Quick-Quill : I have a Hershey's T shirt.. Chocolate and Peanut Butter walk into a bar. The rest is History....
I agree the bar is a great equalizer. Most people TALK in a bar. Most people who go their aren't there to disappear. When using a Bar in your story, its because you want something to HAPPEN. Conflict is usually the goal.
And the best kind of conflict is the classic bar fight. Well-staged, it can get a lot of laughs - in print, or on film.
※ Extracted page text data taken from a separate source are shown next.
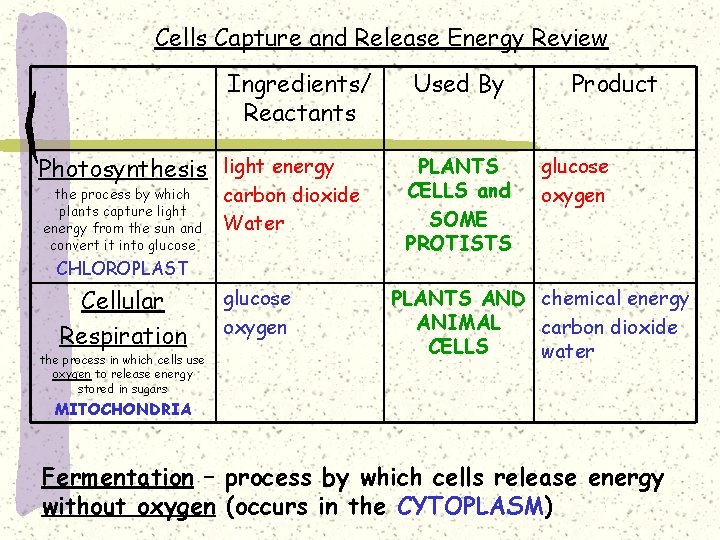 Cells Capture and Release Energy Review

| | Ingredients/ Reactants | Used By | Product |
|---|---|---|---|
| Photosynthesis the process by which plants capture light energy from the sun and convert it into glucose CHLOROPLAST | light energy carbon dioxide Water | PLANTS CELLS and SOME PROTISTS | glucose oxygen |
| Cellular Respiration the process in which cells use oxygen to release energy stored in sugars MITOCHONDRIA | glucose oxygen | PLANTS AND ANIMAL CELLS | chemical energy carbon dioxide water |

Fermentation – process by which cells release energy without oxygen (occurs in the CYTOPLASM)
lezismore-moreislez : People who don't drink don't have a sense of humour? They don't need it, people who get drunk are great entertainment. There was a part of my life where I realised that alcohol was not doing me any favours so I had to call it quits, or at least cut down to just having the odd drink when the occasion called for it, but I certainly "did not" lose my sense of humour.
Of course, I only made that comment to elicit responses like this. We drunks are your entertainment; you teetotalers are our entertainment.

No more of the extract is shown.